Ein Beamter der Nationalen Direktion für Sicherheitspolitik (NDS) sagte, dass Basirs Vater, Zalmai, eine Erklärung unterzeichnete, die bestätigt, dass Basir Selbstmord begangen hatte und dass eine Autopsie nicht erforderlich war, hiess es nach Angaben von HRW. Die Familie erzählte Human Rights Watch, dass NDS-Beamten ihnen mitgeteilt hätten, dass, wenn man den Toten bestattet, Basirs Brüder und der Vater freigelassen werden würden.
Die Familienangehörigen, die den Leichnam zur Beerdigung übergeben bekommen haben, waren über die Verletzungen am Körper besorgt und vermuteten darin Spuren von Folter. Sie übergaben den Körper der Forensische Abteilung des Gesundheitsministeriums, wo eine Obduktion durchgeführt wurde. Die Ergebnisse wurden nicht öffentlich gemacht, hiess es.

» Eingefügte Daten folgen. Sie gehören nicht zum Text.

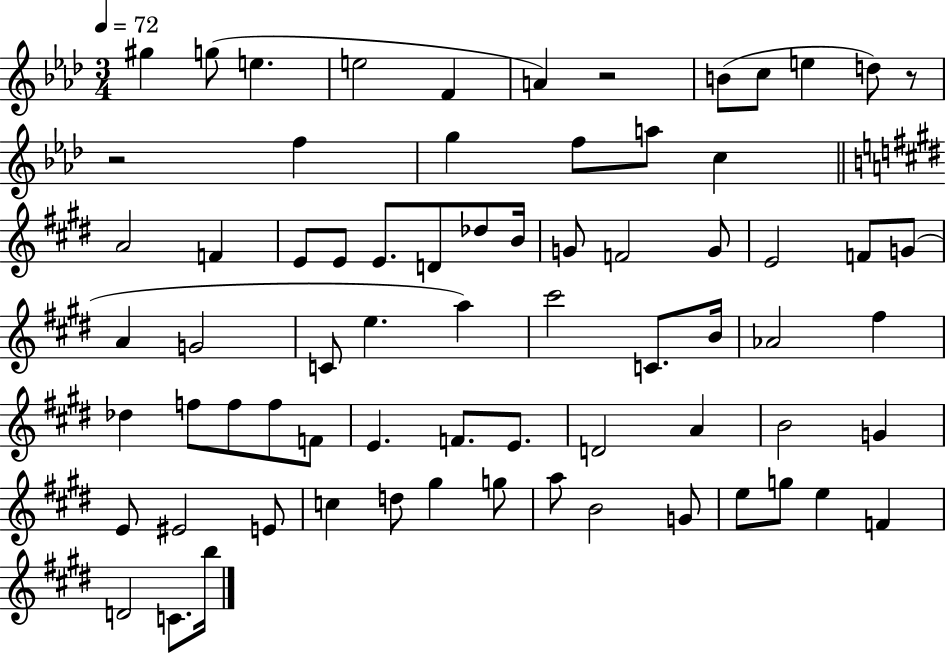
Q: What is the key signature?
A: AES major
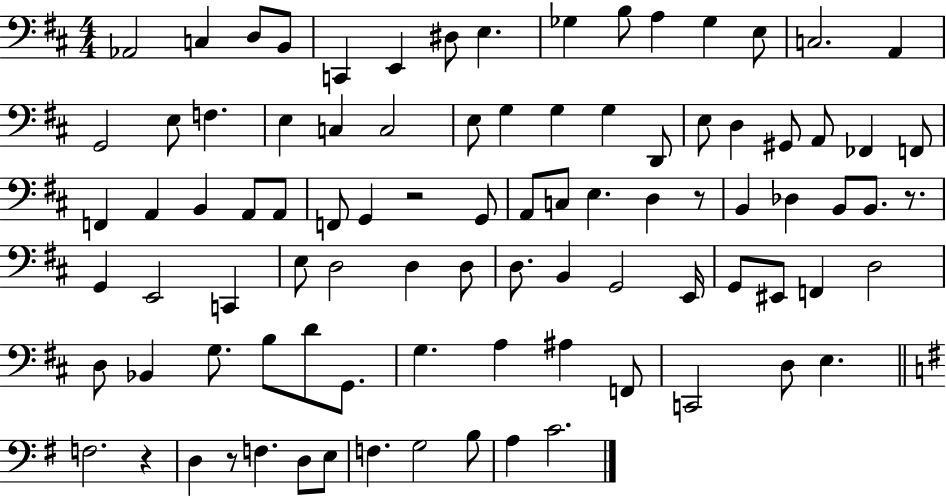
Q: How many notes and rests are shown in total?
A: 91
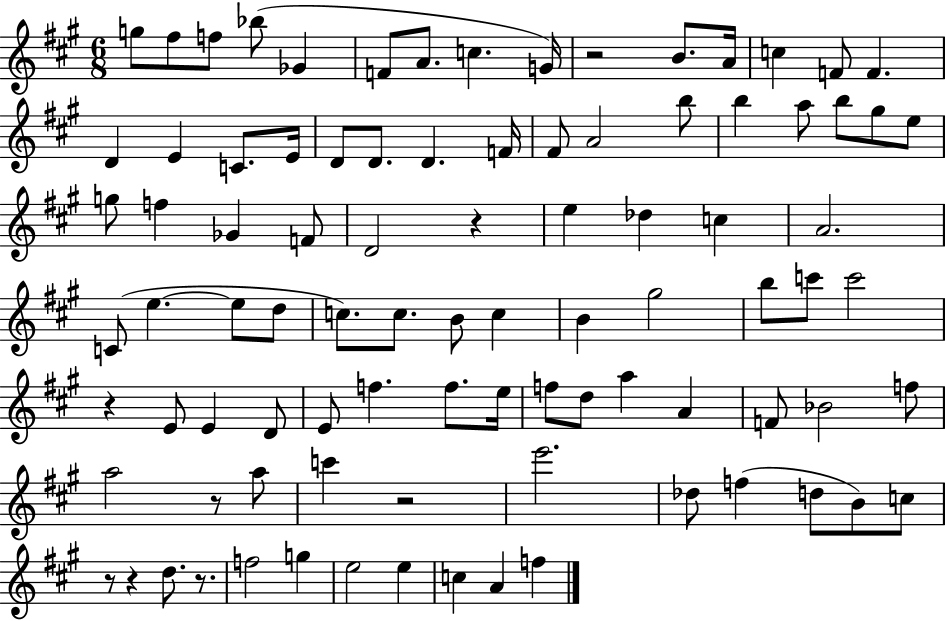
G5/e F#5/e F5/e Bb5/e Gb4/q F4/e A4/e. C5/q. G4/s R/h B4/e. A4/s C5/q F4/e F4/q. D4/q E4/q C4/e. E4/s D4/e D4/e. D4/q. F4/s F#4/e A4/h B5/e B5/q A5/e B5/e G#5/e E5/e G5/e F5/q Gb4/q F4/e D4/h R/q E5/q Db5/q C5/q A4/h. C4/e E5/q. E5/e D5/e C5/e. C5/e. B4/e C5/q B4/q G#5/h B5/e C6/e C6/h R/q E4/e E4/q D4/e E4/e F5/q. F5/e. E5/s F5/e D5/e A5/q A4/q F4/e Bb4/h F5/e A5/h R/e A5/e C6/q R/h E6/h. Db5/e F5/q D5/e B4/e C5/e R/e R/q D5/e. R/e. F5/h G5/q E5/h E5/q C5/q A4/q F5/q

Die Familie berichtete, dass Beamte des Geheimdienstes später zu dem Haus gekommen wären, wo der Tote nach aufgebahrt war und hätten den Befehl gegeben, den Toten nun zu beerdigen.
Die Familie sagte, dass sie versucht hatten, den Leichnam zum Parlament zu bringen, aber ein Auto des Sicherheitsdienstes hätte ihnen den Weg blockiert.
Eine afghanische Medieneinrichtung informierte Human Rights Watch darüber, dass sie vom Sicherheitsdienst NDS Anrufe erhalten hätten, nichts zu dem Vorfall zu berichten, weil er in den afghanischen Medien einer begrenzten Berichterstattung zu unterliegen hat.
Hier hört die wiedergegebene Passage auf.